Previous systematic reviews have been conducted to identify and characterise dengue transmission models focused on predicting trends over time (hindcasting with the goal of developing forecasting systems) as opposed to spatially explicit prediction (risk mapping) [15,16,17]. Some of these systematic reviews included risk mapping studies but they have been limited to just a single arbovirus, usually dengue [7, 18,19,20]. Although arbovirus risk mapping studies have become more diverse and advanced, to our knowledge, no review has systematically assessed these studies to identify best practices in the field, characterise similarities and differences when mapping different arboviral diseases, identify knowledge gaps and develop recommendations for future arbovirus mapping studies. Therefore, this systematic review aims to address these unmet needs through systematically evaluating the epidemiological data, covariates, modelling frameworks and methods of evaluation used by arbovirus mapping studies.

Methods

This review employed a search strategy and inclusion and exclusion criteria based on the preferred reporting items for systematic reviews and meta-analyses (PRISMA) guidelines [21].

Search strategy

Four online bibliographic databases were searched: Embase, Global Health, Medline, and Web of Science. The final search was conducted on 15 June 2022 using institutional access from Oxford University. The search strategy included keywords and Medical Subject Headings (MesH) related to different arboviral diseases (namely dengue, Zika, chikungunya, and yellow fever) and those related to prediction. Search terms included “(Dengue OR DENV OR Zika OR ZIKV OR Chikungunya OR CHIKV OR Yellow fever OR YFV) AND (predict* OR forecast* OR map* OR driver*)”. Additionally, we manually searched the reference lists of articles and contacted experts in the field of arbovirus modelling to identify any studies not identified through the database search.

Selection process

Results from database searches were combined and stored using Zotero referencing software; duplicates were removed using R (version 4.2.2) [22] by comparing the Digital Object Identifier (DOI) numbers of each study. Titles and abstracts were screened independently by two team members. All identified papers were included in full-text review and irrelevant articles were excluded. Full-text review was completed and disagreements on inclusion were resolved by consensus.

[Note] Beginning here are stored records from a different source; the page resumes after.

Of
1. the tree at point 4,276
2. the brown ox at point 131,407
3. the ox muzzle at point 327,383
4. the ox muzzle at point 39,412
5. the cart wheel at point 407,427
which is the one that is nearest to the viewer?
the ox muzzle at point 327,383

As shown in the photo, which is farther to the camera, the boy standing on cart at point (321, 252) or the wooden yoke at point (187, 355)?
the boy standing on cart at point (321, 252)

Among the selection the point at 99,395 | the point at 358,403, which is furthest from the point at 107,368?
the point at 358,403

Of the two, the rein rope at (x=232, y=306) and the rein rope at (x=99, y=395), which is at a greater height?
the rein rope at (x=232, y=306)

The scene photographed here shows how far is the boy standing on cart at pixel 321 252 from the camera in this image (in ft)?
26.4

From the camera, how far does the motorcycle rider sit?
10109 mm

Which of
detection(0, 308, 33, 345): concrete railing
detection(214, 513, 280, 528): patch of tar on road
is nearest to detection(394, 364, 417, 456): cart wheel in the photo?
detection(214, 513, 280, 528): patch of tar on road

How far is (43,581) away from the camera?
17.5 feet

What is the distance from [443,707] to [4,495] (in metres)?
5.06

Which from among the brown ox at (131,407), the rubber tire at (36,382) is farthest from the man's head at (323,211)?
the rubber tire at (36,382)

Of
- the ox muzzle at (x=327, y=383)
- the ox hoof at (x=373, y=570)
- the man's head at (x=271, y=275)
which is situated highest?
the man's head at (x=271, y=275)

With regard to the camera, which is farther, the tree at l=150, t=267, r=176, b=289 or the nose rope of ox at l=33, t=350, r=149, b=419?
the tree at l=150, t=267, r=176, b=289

Inclusion/exclusion criteria

Articles must be peer-reviewed, published in English and contain a spatial model that investigates the transmission of the arboviruses to humans. Spatial models were defined as models that included geographically realistic and explicit representations of more than one spatial location. While our primary focus was to review spatial models, spatiotemporal models were also included. There were no geographical or publishing date restrictions applied. We only included models that made predictions of some measure of the population-level virus infection risk, including but not limited to occurrence, incidence, prevalence, and derivatives of these measures (e.g. reproduction number). Studies where the model was developed and/or validated in a previous paper were also included.

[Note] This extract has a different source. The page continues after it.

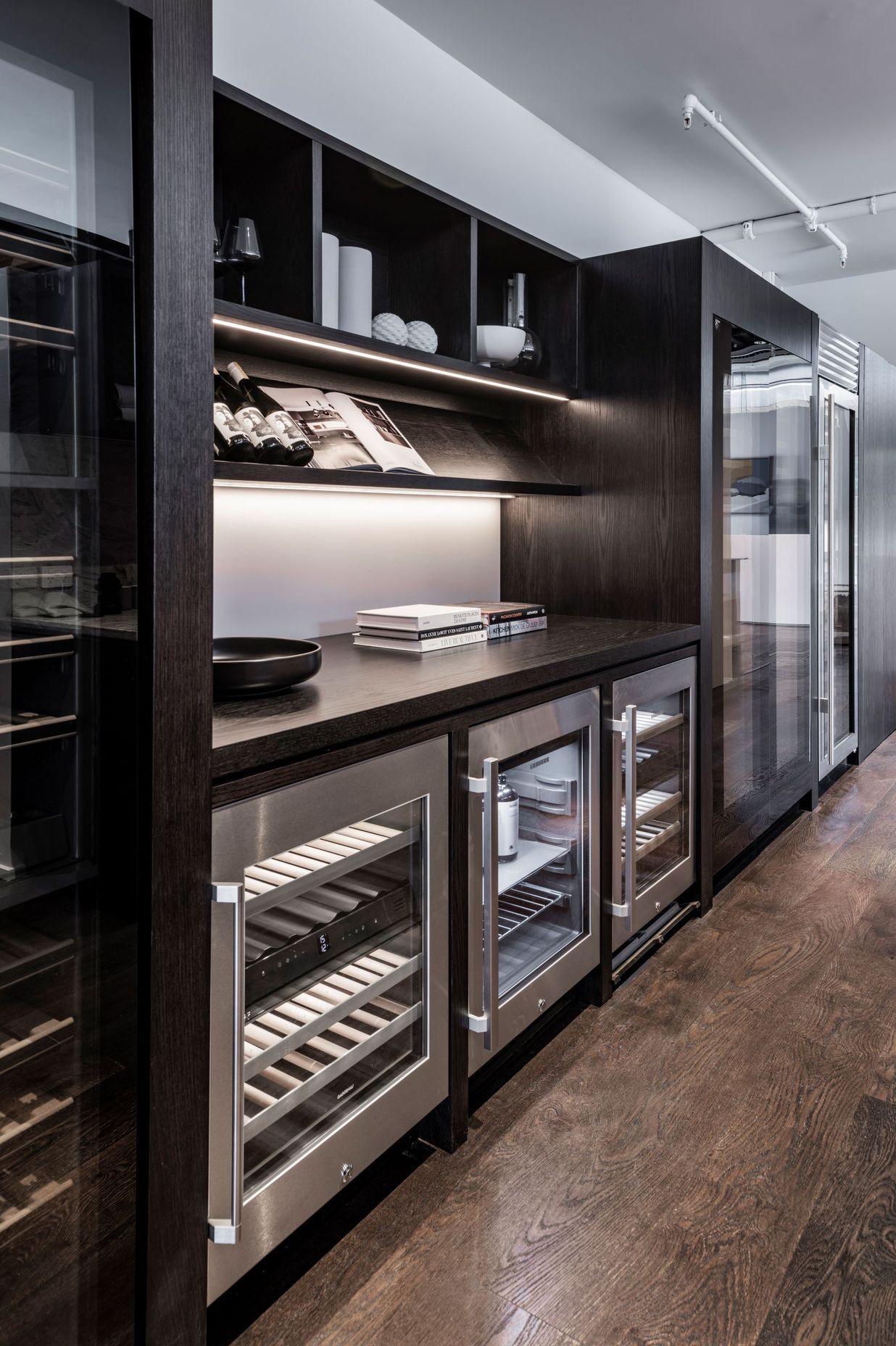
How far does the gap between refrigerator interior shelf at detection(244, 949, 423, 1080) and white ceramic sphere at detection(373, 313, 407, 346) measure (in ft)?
4.70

Articles were excluded if they did not fit to or validate predictions using autochthonous human case data. Studies that only predicted suitability for the mosquito vectors or non-human hosts were excluded. Articles that predicted mosquito-based virus transmission metrics, such as vectorial capacity, were excluded, unless they were combined with other variables in a model fit to or validated with autochthonous human case data. Studies were excluded if they had only descriptive mapping of incidence using geographic information systems.Simulation-based and theoretical modelling studies were excluded unless their predictions of Aedes-borne disease transmission risk (as opposed to model parameters) were validated using data from real-world settings. Conference and workshop proceedings were excluded, as were review articles. This systematic review is registered on PROSPERO (reference: CRD42022343032).

Data extraction

The following variables were extracted from eligible articles:

  • study identification (title, author names, year of publication, study area, disease studied);

  • model characteristics (type of model used, covariates included, covariates tested and not included, spatiotemporal resolution, assessment of collinearity);

  • model validation (validation methods, metrics used to assess the model performance).

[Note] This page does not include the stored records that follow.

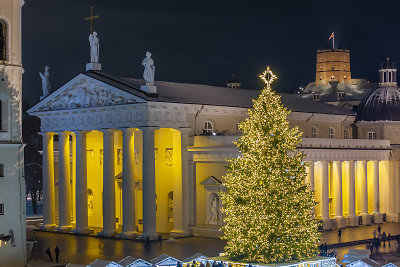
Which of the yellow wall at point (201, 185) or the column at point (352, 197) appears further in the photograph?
the column at point (352, 197)

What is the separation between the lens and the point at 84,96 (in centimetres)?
5441

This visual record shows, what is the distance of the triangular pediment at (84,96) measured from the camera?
52.0 m

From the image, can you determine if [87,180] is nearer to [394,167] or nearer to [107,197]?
[107,197]

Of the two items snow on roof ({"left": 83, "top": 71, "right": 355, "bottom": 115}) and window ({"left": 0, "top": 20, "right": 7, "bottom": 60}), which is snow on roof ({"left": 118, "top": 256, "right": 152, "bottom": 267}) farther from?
snow on roof ({"left": 83, "top": 71, "right": 355, "bottom": 115})

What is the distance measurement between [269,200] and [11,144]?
12383 millimetres

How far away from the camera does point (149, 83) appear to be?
51031mm

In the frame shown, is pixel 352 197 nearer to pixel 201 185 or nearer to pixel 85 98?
pixel 201 185

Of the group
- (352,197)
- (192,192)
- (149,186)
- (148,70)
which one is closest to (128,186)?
(149,186)

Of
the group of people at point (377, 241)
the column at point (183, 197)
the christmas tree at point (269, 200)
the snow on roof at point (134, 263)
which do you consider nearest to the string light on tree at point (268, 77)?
the christmas tree at point (269, 200)

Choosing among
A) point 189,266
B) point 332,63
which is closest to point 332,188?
point 189,266

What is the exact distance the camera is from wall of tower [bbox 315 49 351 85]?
161 m

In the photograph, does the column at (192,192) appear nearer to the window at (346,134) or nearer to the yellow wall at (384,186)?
the yellow wall at (384,186)

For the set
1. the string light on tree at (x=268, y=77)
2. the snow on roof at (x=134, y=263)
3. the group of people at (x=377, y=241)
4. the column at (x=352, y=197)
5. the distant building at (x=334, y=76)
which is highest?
the distant building at (x=334, y=76)

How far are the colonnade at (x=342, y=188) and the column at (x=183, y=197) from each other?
8.61 meters
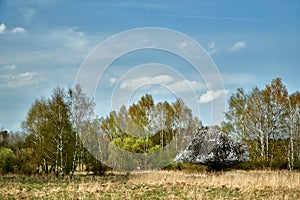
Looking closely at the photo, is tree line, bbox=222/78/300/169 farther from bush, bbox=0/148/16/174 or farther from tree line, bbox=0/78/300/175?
bush, bbox=0/148/16/174

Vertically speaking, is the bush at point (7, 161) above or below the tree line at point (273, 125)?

Analysis of the data and visualisations were carried out using R (version 4.2.2) [22]. The complete list of all included studies and data extracted from each study are available in Additional file 1.

Quality assessment

A quality assessment tool was developed using the EPIFORGE checklist (Additional file 2), a guideline for standardised reporting of epidemic forecasting and prediction research, to assess the reporting quality of included studies [23]. This guideline assesses whether studies report on the following domains: study goals, data sources, model characteristics and assumptions, model evaluation, and study generalisability. The nine criteria were equally weighted, each with a score of 0 (poor) to 2 (good), for a maximum of 18 points. On the basis of the overall score, each paper was rated ‘low’ (< 10), ‘medium’ (10–12), ‘high’ (13–15) or ‘very high’ (> 15).

Results

A total of 16,625 records were retrieved from the databases and 7,742 titles and abstracts screened after removing duplicates (Fig. 1). A total of 83 records were additionally identified through bibliographic searches and contacts with experts. Of 301 records, a total of 125 studies were excluded. A total of 69 studies did not meet the inclusion criteria because they only included descriptive spatial analyses rather than models (n = 48), did not make predictions to more than one spatial location (n = 13) or made temporal predictions only (n = 8). A total of 49 studies were excluded because they met our exclusion criteria as simulation-only studies (n = 14), only predicting the vector distribution (n = 10) or not fitting or validating models to autochthonous human case data (n = 25). Full text manuscripts were unavailable for 2 studies, a further 2 were published in languages outside the inclusion criteria and 3 studies were deleted because they addressed topics outside the scope of this review. One paper included two different models using different datasets so we counted it as two separate studies [24]. As a result, we identified 176 studies published between 2002 and 2022 that were ultimately included in the review (Fig. 1).

Fig. 1
figure 1

PRISMA flow chart

There has been a rapid increase in the number of arboviral spatial modelling studies over the past 20 years, reflecting the growing public health priority of these diseases and increasing accessibility of data and modelling methods. There was an average of 1.7 studies published per year before 2008, 4.6 studies per year between 2008 and 2014 and 18.4 per year between 2015 and 2021 (Fig. 2).

Fig. 2
figure 2

Number of included studies per year by study region. The brackets represent the key years for Aedes-borne arbovirus outbreaks, including chikungunya in the Americas (2014–2015) [25], Zika in the Americas (2015–2016) [7], yellow fever in Brazil (2016–2019) and Angola and Democratic Republic of Congo (2015–2016) [26], and dengue in the Americas & SE Asia (2019–2020) [27]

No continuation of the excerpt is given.